▶ **EXCERPT PROVIDED**:

Western blot analysis
A total of 1×106 Bel/fu cells were treated with AC10364 (150 µg/mL) and collected 0, 12, 24, or 36 h after mAb incubation. Following centrifugation at 1,200×g for 5 min at 4 °C, the pellet was lysed using P-MERTM mammalian protein extraction reagent (1 mL; Thermo Fisher Scientific, Inc.) containing 1% Halt Protease and Phosphatase Inhibitor Cocktail (Thermo Fisher Scientific, Inc.) for 30 min at 4 °C. The supernatant was collected after centrifugation at 1,200×g for 10 min at 4 °C. The protein concentration was measured using a spectrophotometer and modulated to a concentration of 5 µg/µL. The sample was denatured using sample loading buffer (Invitrogen, CA, USA) for 10 min at 95 °C and stored at 4 °C for future use. Exactly 10 µL of cell lysate protein was loaded per lane on an SDS-PAGE setup with 12% gel (approximately 50 µg/lane), transferred to polyvinylidene fluoride (PVDF) membranes (Bio-Rad Laboratories, Inc., Hercules, CA, USA), immune-blotted with AC10364 at 4 °C overnight, and probed with specific Abs, including anti-β-actin, anti-tumor protein p53 (p53) (Santa Cruz Biotechnology, Inc., Dallas, TX, USA), anti-caspase-3, anti-cleaved caspase-3, anti-caspase-9, anti-B-cell lymphoma 2 (Bcl-2), anti-Bad, anti-Bcl-xl, anti-Bcl-2-associated X protein (Bax) (Cell Signaling Technology, Inc., Danvers, MA, USA), anti-Fas (Abcam, USA). All antibodies were diluted in blocking buffer (1% BSA-TBST). The PVDF membranes were washed five times for 5 min each time, treated with the appropriate horseradish-conjugated secondary antibody (Santa Cruz Biotechnology, USA), and then incubated at a dilution of 1:5,000, in accordance with the manufacturer’s protocol, in blocking buffer (1% BSA-TBST) for 1 h at room temperature. Thereafter, the PVDF membranes were washed five times for 5 min each time and visualized using ECL chemiluminescence reagent (Thermo Scientific, USA) by Imager (Bio-Rad, USA).
Reverse transcription–quantitative polymerase chain reaction analysis (RT–qPCR)
A total of 1×106 Bel/fu cells were treated with AC10364 (250 µg/mL) at 37 °C under 5% CO2 and collected at 0, 12, 24, or 36 h after incubation. Total RNA was extracted from the Bel/fu cells by using a mirVana microRNA isolation kit in accordance with the manufacturer’s protocol (Thermo Fisher Scientific, Inc.) and eluted in 100 µL of heated elution solution (Applied Biosystems, USA) in accordance with the manufacturer’s protocol. Cellular RNA was obtained using Trizol extraction reagent (Invitrogen; Thermo Fisher Scientific, Inc.) and eluted in 30 µL of ddH2O. Complementary cDNA was synthesized from total RNA (2 µg per sample) using a PrimeScript RT Reagent Kit (Takara Biotechnology Co., Ltd., Dalian, China) in accordance with the manufacturer’s protocol. RT–qPCR analysis was performed using a StepOnePlus™ Real-Time PCR System (Applied Biosystems; Thermo Fisher Scientific, Inc.) with SYBR Premix Ex Taq II (Takara Biotechnology Co., Ltd.) to determine the expression of each mRNA.11 The forward and reverse primers are listed in the Table S1. Thermocycling conditions were as follows: 95 °C for 10 min, followed by 40 cycles of 95 °C for 15 s and 60 °C for 1 min. GAPDH was used as the reference gene. Relative levels of gene expression are presented as ΔCq = Cq gene – Cq reference; the fold change (FC) of gene expression was calculated. Relative gene expression data were analyzed by real-time qPCR and the 2−ΔΔCt method proposed by Livak and Schmittgen in 2001.12 All experiments were conducted in duplicate, and all gene sequences were extracted from NCBI. All primers were designed by Primer 3.0 and obtained from Thermo Fisher Scientific, Inc.

▶ **WHAT IS REQUIRED**:
In the excerpt on Western blot and RT–qPCR methods, which gene was used as the reference gene for RT–qPCR?

▶ **RECORDED INFORMATION**:
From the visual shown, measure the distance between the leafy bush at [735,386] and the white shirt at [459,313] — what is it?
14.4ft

...

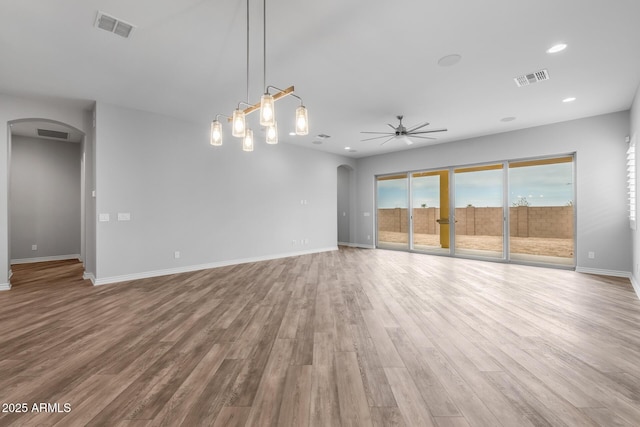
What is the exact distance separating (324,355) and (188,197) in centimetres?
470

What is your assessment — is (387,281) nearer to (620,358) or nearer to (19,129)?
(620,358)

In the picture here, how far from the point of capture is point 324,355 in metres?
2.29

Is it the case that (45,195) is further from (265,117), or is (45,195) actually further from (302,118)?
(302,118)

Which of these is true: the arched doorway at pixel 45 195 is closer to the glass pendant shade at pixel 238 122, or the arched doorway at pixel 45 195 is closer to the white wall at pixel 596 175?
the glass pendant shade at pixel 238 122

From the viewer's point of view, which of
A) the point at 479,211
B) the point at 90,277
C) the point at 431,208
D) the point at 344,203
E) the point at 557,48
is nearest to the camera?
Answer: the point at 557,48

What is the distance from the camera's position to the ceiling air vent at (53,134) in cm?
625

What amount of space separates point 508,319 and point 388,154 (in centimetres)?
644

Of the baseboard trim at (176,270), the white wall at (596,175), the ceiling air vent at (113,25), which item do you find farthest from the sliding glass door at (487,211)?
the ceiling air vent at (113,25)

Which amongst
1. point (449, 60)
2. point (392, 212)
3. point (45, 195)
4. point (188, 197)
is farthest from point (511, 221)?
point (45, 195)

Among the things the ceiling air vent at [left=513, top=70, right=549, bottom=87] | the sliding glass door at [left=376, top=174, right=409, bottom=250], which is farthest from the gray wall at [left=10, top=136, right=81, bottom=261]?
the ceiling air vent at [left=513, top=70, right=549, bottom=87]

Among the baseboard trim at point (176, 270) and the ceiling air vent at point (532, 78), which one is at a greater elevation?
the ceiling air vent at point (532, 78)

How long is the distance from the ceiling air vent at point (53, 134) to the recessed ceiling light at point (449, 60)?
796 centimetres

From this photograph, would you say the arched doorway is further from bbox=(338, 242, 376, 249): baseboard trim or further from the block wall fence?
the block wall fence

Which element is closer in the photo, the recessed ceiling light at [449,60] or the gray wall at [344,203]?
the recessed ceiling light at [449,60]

▶ **SOLVED EXERCISE**:
GAPDH